Wenn ich all die verschiedenen Angaben und Vorschriften zur Verwendung von Cumarin lese, wieviel Milligramm davon in welchem Lebensmittel sein dürfen, dann habe ich sehr deutlich, den Eindruck, dass Cumarin nichts für Selbstmedikations-Experimente ist. Woher weiß ich denn, wieviel Cumarin mein Waldmeister heute wohl hat? Galt es vor 150 Jahren als herausragende Neuerung, dass Naturstoffe und chemische Substanzen mit einem definierten Gehalt hergestellt und vertrieben werden konnten, so kehren wir heute zur „guten alten Zeit“ zurück und schätzen grob ab, ob wir mit selbstgesammeltem Waldmeister unsere Kopfschmerzen therapieren oder uns statt dessen in einem Migräneanfall befördern? Für mich heißt es daher ganz klar: Finger weg von Cumarin als Selbstmedikation.

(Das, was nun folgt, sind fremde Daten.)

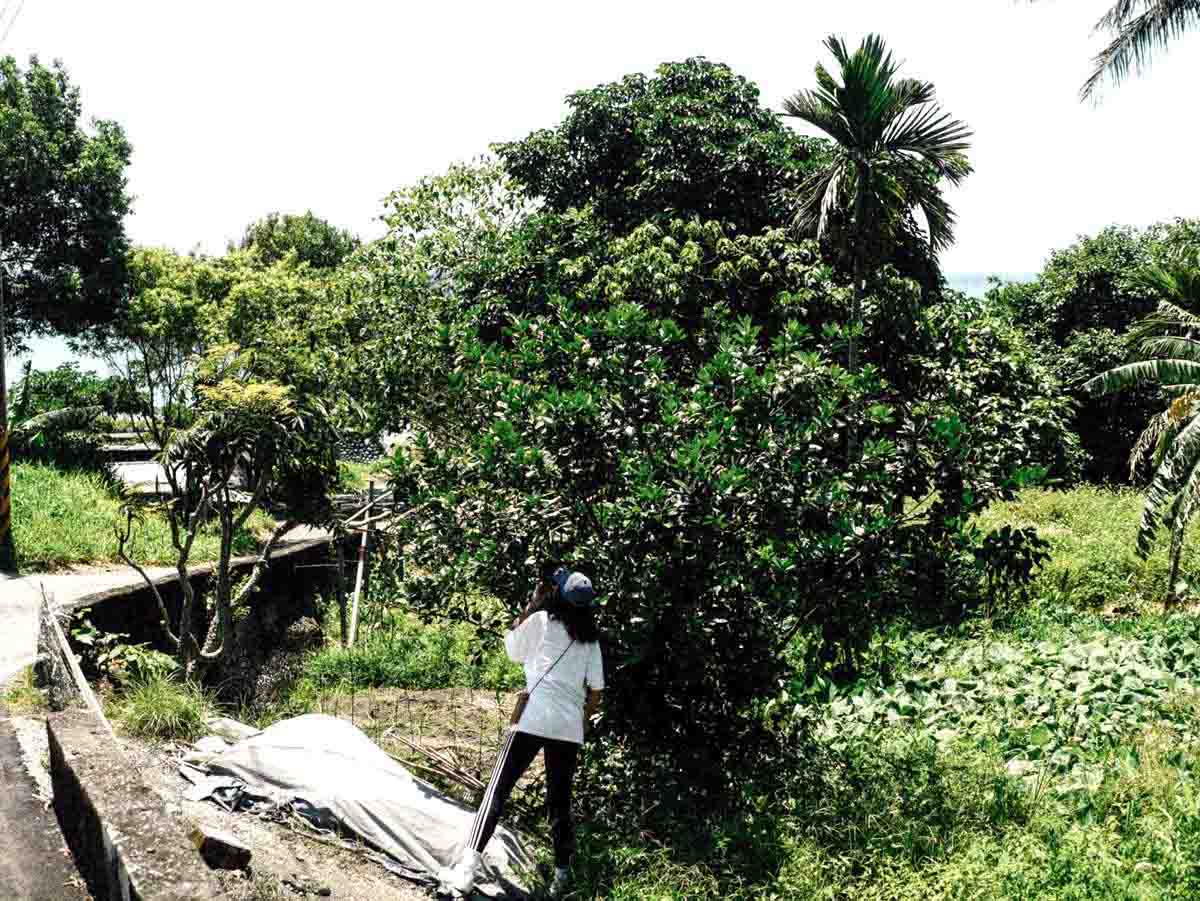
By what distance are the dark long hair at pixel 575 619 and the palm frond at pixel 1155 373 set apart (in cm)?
1222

Bettstroh: Zum Bettstroh (wahlweise mit oder ohne Maria) gibt es sehr unterschiedliche Beschreibungen. Unstrittig ist, dass mit Bettstroh Kräuterkissen gemeint sind, die eine Wohltat für Wöchnerinnen sein sollten. Doch danach wird es sehr vielfältig. Vielleicht liegt das auch daran, dass viele Autoren nur eine sehr vage und eher romantische Vorstellung von Wöchnerinnen, die auf Stroh schliefen, sowie deren „medizinischer“ Versorgung und anderen Details der vorchristlichen Zeit haben. Was ist konkret mit „vorchristlicher Zeit“ gemeint? Ist das einfach ein anderes Wort für das Mittelalter? Eigentlich müsste „vorchristlich“ ja viel früher sein, aber wer kennt aus eigener Ansicht die Quellen aus dieser Zeit. Gibt es überhaupt Schriftstücke aus dieser Zeit? Und selbst die Kräuterbücher aus dem Mittelalter. Wer hat sie wirklich selbst gelesen? Ich habe großen Respekt vor Kräuterfrauen aus allen Jahrhunderten (auch dem aktuellen!) und sicher gab es auch Männer, die sich mit Kräutern auskannten. All diese Kräuterweisen haben besondere Fähigkeiten und Wissen gehabt und doch – sobald ich im irgendwo lese, dass bestimmte Kräuter verwendet wurden, weil sie antibakteriell sind, habe ich den Eindruck, dass dies eher die Fantasie des heutigen Autors als die Weisheit der mittelalterlichen Kräuterfrau ist.
Bereits nach einer kurzen Recherche habe ich außer Waldmeister noch 3 andere Kräuter gefunden, von denen es heißt, sie hießen Bettstroh: Quendel (Feld-Thymian, Thymus serpyllum), echtes Labkraut (Galium verum), Johanniskraut (Hypericum perforatum). Mit Bettstroh ist wahrscheinlich eine Sammlung von unterschiedlichen Kräutern je nach Region und Jahreszeit gemeint, mit denen Kräuterkundige und Wöchnerinnen gute Erfahrungen gemacht haben.